Having read the script, I do not think that the Caryl Churchill's Seven Jewish Children is anti-Semitic. I would be the last person to deny the obvious existence of this abomination, which we call anti-Semitism, with its insidious presence in political movements ostensibly supported by people on the left of the political spectrum. However, I do not think that anti-Semitism is a charge that we can use against this particular play.
Whilst I can understand why states should wish to defend themselves, and I am not against the use of arms in all circumstances, and certainly not when people are lobbing thousands of rockets, for as homemade as they may be, into your backyard, I can also understand why the disproportionate display of violence and destruction would outrage a pacifist.

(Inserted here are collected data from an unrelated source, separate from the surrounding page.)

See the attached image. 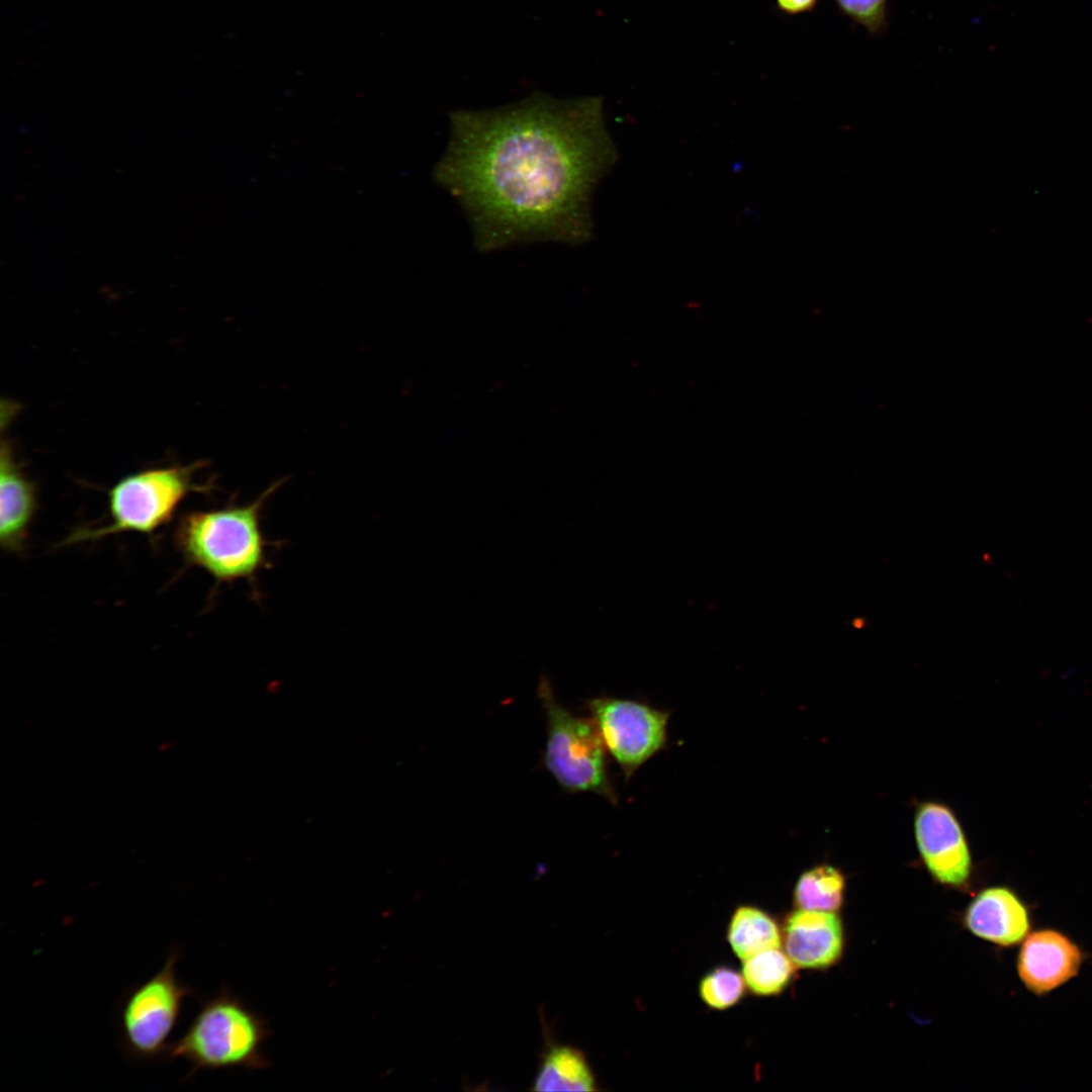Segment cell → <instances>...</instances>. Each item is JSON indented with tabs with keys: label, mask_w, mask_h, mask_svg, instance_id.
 <instances>
[{
	"label": "cell",
	"mask_w": 1092,
	"mask_h": 1092,
	"mask_svg": "<svg viewBox=\"0 0 1092 1092\" xmlns=\"http://www.w3.org/2000/svg\"><path fill=\"white\" fill-rule=\"evenodd\" d=\"M434 180L459 203L478 252L592 235L590 197L614 162L602 100L542 93L449 114Z\"/></svg>",
	"instance_id": "1"
},
{
	"label": "cell",
	"mask_w": 1092,
	"mask_h": 1092,
	"mask_svg": "<svg viewBox=\"0 0 1092 1092\" xmlns=\"http://www.w3.org/2000/svg\"><path fill=\"white\" fill-rule=\"evenodd\" d=\"M780 10L786 14H800L814 9L818 0H776Z\"/></svg>",
	"instance_id": "19"
},
{
	"label": "cell",
	"mask_w": 1092,
	"mask_h": 1092,
	"mask_svg": "<svg viewBox=\"0 0 1092 1092\" xmlns=\"http://www.w3.org/2000/svg\"><path fill=\"white\" fill-rule=\"evenodd\" d=\"M533 1091H596V1080L583 1053L573 1046L552 1044L544 1053Z\"/></svg>",
	"instance_id": "13"
},
{
	"label": "cell",
	"mask_w": 1092,
	"mask_h": 1092,
	"mask_svg": "<svg viewBox=\"0 0 1092 1092\" xmlns=\"http://www.w3.org/2000/svg\"><path fill=\"white\" fill-rule=\"evenodd\" d=\"M839 10L870 33H878L887 25L888 0H834Z\"/></svg>",
	"instance_id": "18"
},
{
	"label": "cell",
	"mask_w": 1092,
	"mask_h": 1092,
	"mask_svg": "<svg viewBox=\"0 0 1092 1092\" xmlns=\"http://www.w3.org/2000/svg\"><path fill=\"white\" fill-rule=\"evenodd\" d=\"M794 967L786 951L774 947L743 960L742 976L753 994L771 996L781 993L788 986Z\"/></svg>",
	"instance_id": "16"
},
{
	"label": "cell",
	"mask_w": 1092,
	"mask_h": 1092,
	"mask_svg": "<svg viewBox=\"0 0 1092 1092\" xmlns=\"http://www.w3.org/2000/svg\"><path fill=\"white\" fill-rule=\"evenodd\" d=\"M35 511V486L18 467L9 443L2 440L0 543L5 550L18 552L23 549Z\"/></svg>",
	"instance_id": "11"
},
{
	"label": "cell",
	"mask_w": 1092,
	"mask_h": 1092,
	"mask_svg": "<svg viewBox=\"0 0 1092 1092\" xmlns=\"http://www.w3.org/2000/svg\"><path fill=\"white\" fill-rule=\"evenodd\" d=\"M179 950L173 948L163 968L131 990L121 1010L122 1042L135 1059L152 1060L166 1054L182 1010L193 994L176 974Z\"/></svg>",
	"instance_id": "6"
},
{
	"label": "cell",
	"mask_w": 1092,
	"mask_h": 1092,
	"mask_svg": "<svg viewBox=\"0 0 1092 1092\" xmlns=\"http://www.w3.org/2000/svg\"><path fill=\"white\" fill-rule=\"evenodd\" d=\"M965 924L976 936L1004 946L1018 943L1029 930L1024 905L1003 887L982 891L968 907Z\"/></svg>",
	"instance_id": "12"
},
{
	"label": "cell",
	"mask_w": 1092,
	"mask_h": 1092,
	"mask_svg": "<svg viewBox=\"0 0 1092 1092\" xmlns=\"http://www.w3.org/2000/svg\"><path fill=\"white\" fill-rule=\"evenodd\" d=\"M196 465L153 468L121 478L108 492L109 522L98 528H80L67 543L92 541L110 535L153 534L167 525L182 500L206 485L194 482Z\"/></svg>",
	"instance_id": "4"
},
{
	"label": "cell",
	"mask_w": 1092,
	"mask_h": 1092,
	"mask_svg": "<svg viewBox=\"0 0 1092 1092\" xmlns=\"http://www.w3.org/2000/svg\"><path fill=\"white\" fill-rule=\"evenodd\" d=\"M734 953L745 960L762 950L780 947L782 935L777 922L764 911L741 906L733 913L727 934Z\"/></svg>",
	"instance_id": "14"
},
{
	"label": "cell",
	"mask_w": 1092,
	"mask_h": 1092,
	"mask_svg": "<svg viewBox=\"0 0 1092 1092\" xmlns=\"http://www.w3.org/2000/svg\"><path fill=\"white\" fill-rule=\"evenodd\" d=\"M537 696L547 719L545 767L568 793L593 792L616 802L608 775L607 749L593 719L575 716L559 703L544 674Z\"/></svg>",
	"instance_id": "5"
},
{
	"label": "cell",
	"mask_w": 1092,
	"mask_h": 1092,
	"mask_svg": "<svg viewBox=\"0 0 1092 1092\" xmlns=\"http://www.w3.org/2000/svg\"><path fill=\"white\" fill-rule=\"evenodd\" d=\"M845 880L841 872L829 864L816 866L804 872L794 889V904L799 909L835 912L842 905Z\"/></svg>",
	"instance_id": "15"
},
{
	"label": "cell",
	"mask_w": 1092,
	"mask_h": 1092,
	"mask_svg": "<svg viewBox=\"0 0 1092 1092\" xmlns=\"http://www.w3.org/2000/svg\"><path fill=\"white\" fill-rule=\"evenodd\" d=\"M784 944L786 953L795 966L825 969L841 956V920L834 912L799 909L786 919Z\"/></svg>",
	"instance_id": "10"
},
{
	"label": "cell",
	"mask_w": 1092,
	"mask_h": 1092,
	"mask_svg": "<svg viewBox=\"0 0 1092 1092\" xmlns=\"http://www.w3.org/2000/svg\"><path fill=\"white\" fill-rule=\"evenodd\" d=\"M607 751L630 778L666 741L668 713L649 705L611 697L586 701Z\"/></svg>",
	"instance_id": "7"
},
{
	"label": "cell",
	"mask_w": 1092,
	"mask_h": 1092,
	"mask_svg": "<svg viewBox=\"0 0 1092 1092\" xmlns=\"http://www.w3.org/2000/svg\"><path fill=\"white\" fill-rule=\"evenodd\" d=\"M280 479L245 506L184 515L175 531V543L186 561L203 569L217 582H256L259 572L270 564L261 521L265 503L279 486Z\"/></svg>",
	"instance_id": "2"
},
{
	"label": "cell",
	"mask_w": 1092,
	"mask_h": 1092,
	"mask_svg": "<svg viewBox=\"0 0 1092 1092\" xmlns=\"http://www.w3.org/2000/svg\"><path fill=\"white\" fill-rule=\"evenodd\" d=\"M1082 962L1078 946L1055 930H1039L1024 940L1018 957V974L1036 994L1049 992L1077 975Z\"/></svg>",
	"instance_id": "9"
},
{
	"label": "cell",
	"mask_w": 1092,
	"mask_h": 1092,
	"mask_svg": "<svg viewBox=\"0 0 1092 1092\" xmlns=\"http://www.w3.org/2000/svg\"><path fill=\"white\" fill-rule=\"evenodd\" d=\"M914 830L918 851L930 875L943 885H964L971 874L972 858L952 811L940 803H922L915 813Z\"/></svg>",
	"instance_id": "8"
},
{
	"label": "cell",
	"mask_w": 1092,
	"mask_h": 1092,
	"mask_svg": "<svg viewBox=\"0 0 1092 1092\" xmlns=\"http://www.w3.org/2000/svg\"><path fill=\"white\" fill-rule=\"evenodd\" d=\"M745 986L742 974L728 967H719L704 976L699 993L709 1007L724 1010L742 998Z\"/></svg>",
	"instance_id": "17"
},
{
	"label": "cell",
	"mask_w": 1092,
	"mask_h": 1092,
	"mask_svg": "<svg viewBox=\"0 0 1092 1092\" xmlns=\"http://www.w3.org/2000/svg\"><path fill=\"white\" fill-rule=\"evenodd\" d=\"M268 1036L267 1021L223 988L203 1003L187 1030L170 1044L166 1057L188 1062L189 1076L238 1067L265 1069L270 1064L262 1046Z\"/></svg>",
	"instance_id": "3"
}]
</instances>
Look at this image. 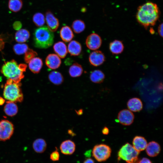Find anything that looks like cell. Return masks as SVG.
<instances>
[{"label":"cell","mask_w":163,"mask_h":163,"mask_svg":"<svg viewBox=\"0 0 163 163\" xmlns=\"http://www.w3.org/2000/svg\"><path fill=\"white\" fill-rule=\"evenodd\" d=\"M159 13L156 4L148 2L138 8L136 18L138 22L146 28L155 24L159 18Z\"/></svg>","instance_id":"1"},{"label":"cell","mask_w":163,"mask_h":163,"mask_svg":"<svg viewBox=\"0 0 163 163\" xmlns=\"http://www.w3.org/2000/svg\"><path fill=\"white\" fill-rule=\"evenodd\" d=\"M26 67V65L18 64L15 61L12 60L4 64L1 71L4 75L8 79L18 83H20L24 78V72Z\"/></svg>","instance_id":"2"},{"label":"cell","mask_w":163,"mask_h":163,"mask_svg":"<svg viewBox=\"0 0 163 163\" xmlns=\"http://www.w3.org/2000/svg\"><path fill=\"white\" fill-rule=\"evenodd\" d=\"M54 35L47 27H40L35 30L34 34V40L35 47L46 49L53 44Z\"/></svg>","instance_id":"3"},{"label":"cell","mask_w":163,"mask_h":163,"mask_svg":"<svg viewBox=\"0 0 163 163\" xmlns=\"http://www.w3.org/2000/svg\"><path fill=\"white\" fill-rule=\"evenodd\" d=\"M21 85L20 83H16L8 79L4 87L3 95L4 98L8 101L15 103L22 102L23 96Z\"/></svg>","instance_id":"4"},{"label":"cell","mask_w":163,"mask_h":163,"mask_svg":"<svg viewBox=\"0 0 163 163\" xmlns=\"http://www.w3.org/2000/svg\"><path fill=\"white\" fill-rule=\"evenodd\" d=\"M111 153V148L108 145L104 144L95 145L92 151L94 158L98 162L104 161L110 156Z\"/></svg>","instance_id":"5"},{"label":"cell","mask_w":163,"mask_h":163,"mask_svg":"<svg viewBox=\"0 0 163 163\" xmlns=\"http://www.w3.org/2000/svg\"><path fill=\"white\" fill-rule=\"evenodd\" d=\"M139 152L136 150L133 145L126 143L120 149L117 153L118 159L126 162L138 157Z\"/></svg>","instance_id":"6"},{"label":"cell","mask_w":163,"mask_h":163,"mask_svg":"<svg viewBox=\"0 0 163 163\" xmlns=\"http://www.w3.org/2000/svg\"><path fill=\"white\" fill-rule=\"evenodd\" d=\"M14 126L7 120H0V140L5 141L9 139L13 134Z\"/></svg>","instance_id":"7"},{"label":"cell","mask_w":163,"mask_h":163,"mask_svg":"<svg viewBox=\"0 0 163 163\" xmlns=\"http://www.w3.org/2000/svg\"><path fill=\"white\" fill-rule=\"evenodd\" d=\"M86 44L87 47L91 50H95L99 49L102 44V40L98 34L92 33L87 37Z\"/></svg>","instance_id":"8"},{"label":"cell","mask_w":163,"mask_h":163,"mask_svg":"<svg viewBox=\"0 0 163 163\" xmlns=\"http://www.w3.org/2000/svg\"><path fill=\"white\" fill-rule=\"evenodd\" d=\"M117 118L121 124L123 125L129 126L133 122L134 115L130 110L123 109L119 112Z\"/></svg>","instance_id":"9"},{"label":"cell","mask_w":163,"mask_h":163,"mask_svg":"<svg viewBox=\"0 0 163 163\" xmlns=\"http://www.w3.org/2000/svg\"><path fill=\"white\" fill-rule=\"evenodd\" d=\"M90 64L93 66H97L102 65L105 60L104 53L99 50H96L91 52L89 56Z\"/></svg>","instance_id":"10"},{"label":"cell","mask_w":163,"mask_h":163,"mask_svg":"<svg viewBox=\"0 0 163 163\" xmlns=\"http://www.w3.org/2000/svg\"><path fill=\"white\" fill-rule=\"evenodd\" d=\"M45 15L47 27L52 32H55L58 29L59 25L58 19L50 11L46 12Z\"/></svg>","instance_id":"11"},{"label":"cell","mask_w":163,"mask_h":163,"mask_svg":"<svg viewBox=\"0 0 163 163\" xmlns=\"http://www.w3.org/2000/svg\"><path fill=\"white\" fill-rule=\"evenodd\" d=\"M45 63L48 68L51 69H55L59 67L61 61L60 57L56 54H50L47 56Z\"/></svg>","instance_id":"12"},{"label":"cell","mask_w":163,"mask_h":163,"mask_svg":"<svg viewBox=\"0 0 163 163\" xmlns=\"http://www.w3.org/2000/svg\"><path fill=\"white\" fill-rule=\"evenodd\" d=\"M76 146L74 142L70 140L63 141L60 145V149L61 152L65 155H71L75 150Z\"/></svg>","instance_id":"13"},{"label":"cell","mask_w":163,"mask_h":163,"mask_svg":"<svg viewBox=\"0 0 163 163\" xmlns=\"http://www.w3.org/2000/svg\"><path fill=\"white\" fill-rule=\"evenodd\" d=\"M147 154L151 157H155L158 155L161 151L160 145L157 142L152 141L147 144L145 148Z\"/></svg>","instance_id":"14"},{"label":"cell","mask_w":163,"mask_h":163,"mask_svg":"<svg viewBox=\"0 0 163 163\" xmlns=\"http://www.w3.org/2000/svg\"><path fill=\"white\" fill-rule=\"evenodd\" d=\"M133 146L139 152L145 149L147 142L145 138L142 136H136L133 139Z\"/></svg>","instance_id":"15"},{"label":"cell","mask_w":163,"mask_h":163,"mask_svg":"<svg viewBox=\"0 0 163 163\" xmlns=\"http://www.w3.org/2000/svg\"><path fill=\"white\" fill-rule=\"evenodd\" d=\"M127 106L129 110L134 112H139L143 108V104L141 100L137 97L130 99L127 102Z\"/></svg>","instance_id":"16"},{"label":"cell","mask_w":163,"mask_h":163,"mask_svg":"<svg viewBox=\"0 0 163 163\" xmlns=\"http://www.w3.org/2000/svg\"><path fill=\"white\" fill-rule=\"evenodd\" d=\"M29 67L30 70L33 73L39 72L42 68L43 62L42 59L38 57H34L29 62Z\"/></svg>","instance_id":"17"},{"label":"cell","mask_w":163,"mask_h":163,"mask_svg":"<svg viewBox=\"0 0 163 163\" xmlns=\"http://www.w3.org/2000/svg\"><path fill=\"white\" fill-rule=\"evenodd\" d=\"M82 50L81 44L77 41L72 40L68 44L67 50L71 56L79 55L82 51Z\"/></svg>","instance_id":"18"},{"label":"cell","mask_w":163,"mask_h":163,"mask_svg":"<svg viewBox=\"0 0 163 163\" xmlns=\"http://www.w3.org/2000/svg\"><path fill=\"white\" fill-rule=\"evenodd\" d=\"M53 48L56 55L61 58H64L68 53L67 46L62 42L59 41L55 43Z\"/></svg>","instance_id":"19"},{"label":"cell","mask_w":163,"mask_h":163,"mask_svg":"<svg viewBox=\"0 0 163 163\" xmlns=\"http://www.w3.org/2000/svg\"><path fill=\"white\" fill-rule=\"evenodd\" d=\"M60 35L62 40L66 42H70L74 37L72 29L67 26L62 27L60 31Z\"/></svg>","instance_id":"20"},{"label":"cell","mask_w":163,"mask_h":163,"mask_svg":"<svg viewBox=\"0 0 163 163\" xmlns=\"http://www.w3.org/2000/svg\"><path fill=\"white\" fill-rule=\"evenodd\" d=\"M4 111L7 115L13 117L17 113L18 108L15 102L7 101L4 107Z\"/></svg>","instance_id":"21"},{"label":"cell","mask_w":163,"mask_h":163,"mask_svg":"<svg viewBox=\"0 0 163 163\" xmlns=\"http://www.w3.org/2000/svg\"><path fill=\"white\" fill-rule=\"evenodd\" d=\"M47 147L45 140L42 138H38L35 140L33 143V148L37 153H41L43 152Z\"/></svg>","instance_id":"22"},{"label":"cell","mask_w":163,"mask_h":163,"mask_svg":"<svg viewBox=\"0 0 163 163\" xmlns=\"http://www.w3.org/2000/svg\"><path fill=\"white\" fill-rule=\"evenodd\" d=\"M124 47L122 42L120 40H115L111 42L109 45V49L113 54H118L122 53Z\"/></svg>","instance_id":"23"},{"label":"cell","mask_w":163,"mask_h":163,"mask_svg":"<svg viewBox=\"0 0 163 163\" xmlns=\"http://www.w3.org/2000/svg\"><path fill=\"white\" fill-rule=\"evenodd\" d=\"M48 78L52 83L56 85H61L63 82L64 78L59 72L53 71L48 75Z\"/></svg>","instance_id":"24"},{"label":"cell","mask_w":163,"mask_h":163,"mask_svg":"<svg viewBox=\"0 0 163 163\" xmlns=\"http://www.w3.org/2000/svg\"><path fill=\"white\" fill-rule=\"evenodd\" d=\"M90 78L93 82L100 83L104 81L105 78V75L101 70H96L91 72L90 75Z\"/></svg>","instance_id":"25"},{"label":"cell","mask_w":163,"mask_h":163,"mask_svg":"<svg viewBox=\"0 0 163 163\" xmlns=\"http://www.w3.org/2000/svg\"><path fill=\"white\" fill-rule=\"evenodd\" d=\"M30 36L29 32L25 29L18 30L15 33V37L16 40L19 43L26 42Z\"/></svg>","instance_id":"26"},{"label":"cell","mask_w":163,"mask_h":163,"mask_svg":"<svg viewBox=\"0 0 163 163\" xmlns=\"http://www.w3.org/2000/svg\"><path fill=\"white\" fill-rule=\"evenodd\" d=\"M83 72V69L81 65L77 63H73L69 69V73L72 77L80 76Z\"/></svg>","instance_id":"27"},{"label":"cell","mask_w":163,"mask_h":163,"mask_svg":"<svg viewBox=\"0 0 163 163\" xmlns=\"http://www.w3.org/2000/svg\"><path fill=\"white\" fill-rule=\"evenodd\" d=\"M23 6L22 0H9L8 6L9 9L12 11L17 12L21 9Z\"/></svg>","instance_id":"28"},{"label":"cell","mask_w":163,"mask_h":163,"mask_svg":"<svg viewBox=\"0 0 163 163\" xmlns=\"http://www.w3.org/2000/svg\"><path fill=\"white\" fill-rule=\"evenodd\" d=\"M72 27L74 32L79 34L84 30L85 25V23L82 20H76L73 22Z\"/></svg>","instance_id":"29"},{"label":"cell","mask_w":163,"mask_h":163,"mask_svg":"<svg viewBox=\"0 0 163 163\" xmlns=\"http://www.w3.org/2000/svg\"><path fill=\"white\" fill-rule=\"evenodd\" d=\"M33 20L35 24L38 27H42L45 23L44 15L40 12L37 13L33 15Z\"/></svg>","instance_id":"30"},{"label":"cell","mask_w":163,"mask_h":163,"mask_svg":"<svg viewBox=\"0 0 163 163\" xmlns=\"http://www.w3.org/2000/svg\"><path fill=\"white\" fill-rule=\"evenodd\" d=\"M13 49L15 53L18 55L23 54L28 50V47L27 45L24 43H18L15 45Z\"/></svg>","instance_id":"31"},{"label":"cell","mask_w":163,"mask_h":163,"mask_svg":"<svg viewBox=\"0 0 163 163\" xmlns=\"http://www.w3.org/2000/svg\"><path fill=\"white\" fill-rule=\"evenodd\" d=\"M37 55V53L32 50H29L26 53L25 59L27 62H28L29 61Z\"/></svg>","instance_id":"32"},{"label":"cell","mask_w":163,"mask_h":163,"mask_svg":"<svg viewBox=\"0 0 163 163\" xmlns=\"http://www.w3.org/2000/svg\"><path fill=\"white\" fill-rule=\"evenodd\" d=\"M56 150L52 152L50 155V159L53 161H56L59 159V154L57 148H56Z\"/></svg>","instance_id":"33"},{"label":"cell","mask_w":163,"mask_h":163,"mask_svg":"<svg viewBox=\"0 0 163 163\" xmlns=\"http://www.w3.org/2000/svg\"><path fill=\"white\" fill-rule=\"evenodd\" d=\"M21 27V24L19 21H16L13 24V27L16 30L19 29Z\"/></svg>","instance_id":"34"},{"label":"cell","mask_w":163,"mask_h":163,"mask_svg":"<svg viewBox=\"0 0 163 163\" xmlns=\"http://www.w3.org/2000/svg\"><path fill=\"white\" fill-rule=\"evenodd\" d=\"M139 163H152V162L149 159L144 157L140 159Z\"/></svg>","instance_id":"35"},{"label":"cell","mask_w":163,"mask_h":163,"mask_svg":"<svg viewBox=\"0 0 163 163\" xmlns=\"http://www.w3.org/2000/svg\"><path fill=\"white\" fill-rule=\"evenodd\" d=\"M158 32L160 35L161 37H163V24H160L158 28Z\"/></svg>","instance_id":"36"},{"label":"cell","mask_w":163,"mask_h":163,"mask_svg":"<svg viewBox=\"0 0 163 163\" xmlns=\"http://www.w3.org/2000/svg\"><path fill=\"white\" fill-rule=\"evenodd\" d=\"M140 159L138 157L135 158L133 160L126 162L127 163H139Z\"/></svg>","instance_id":"37"},{"label":"cell","mask_w":163,"mask_h":163,"mask_svg":"<svg viewBox=\"0 0 163 163\" xmlns=\"http://www.w3.org/2000/svg\"><path fill=\"white\" fill-rule=\"evenodd\" d=\"M102 133L104 135H107L109 133V129L107 127L105 126L102 129Z\"/></svg>","instance_id":"38"},{"label":"cell","mask_w":163,"mask_h":163,"mask_svg":"<svg viewBox=\"0 0 163 163\" xmlns=\"http://www.w3.org/2000/svg\"><path fill=\"white\" fill-rule=\"evenodd\" d=\"M83 163H95L94 161L91 158H88L85 159Z\"/></svg>","instance_id":"39"},{"label":"cell","mask_w":163,"mask_h":163,"mask_svg":"<svg viewBox=\"0 0 163 163\" xmlns=\"http://www.w3.org/2000/svg\"><path fill=\"white\" fill-rule=\"evenodd\" d=\"M76 112L77 114L79 115H82L83 113V110L82 109H81L78 110V111H76Z\"/></svg>","instance_id":"40"},{"label":"cell","mask_w":163,"mask_h":163,"mask_svg":"<svg viewBox=\"0 0 163 163\" xmlns=\"http://www.w3.org/2000/svg\"><path fill=\"white\" fill-rule=\"evenodd\" d=\"M5 100L2 97H0V105H2L5 102Z\"/></svg>","instance_id":"41"}]
</instances>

Outrage is expressed in many different ways, some people blog, some people comment on blogs, some people write articles, some people take to the streets to protest, some people shout at the TV, some people sing songs, Caryl Churchill wrote a short play.
Our ability, for example, to reconcile an understanding of both Israel's actions and the motivation for the play, is the dialectic aptitude of humanity, and to pretend that we cannot or should not think in this manner is simply a way of diminishing the intelligence of the civil society.
I know it is a cliché, but after reading the script of the play and the narrative of outrage, protest and counter-protest, I am lead to the conclusion that we are all Seven Jewish Children. Seeking to classify this drama as "not art" is a rather nasty and underhanded and illiberal way of attacking something for what it is not.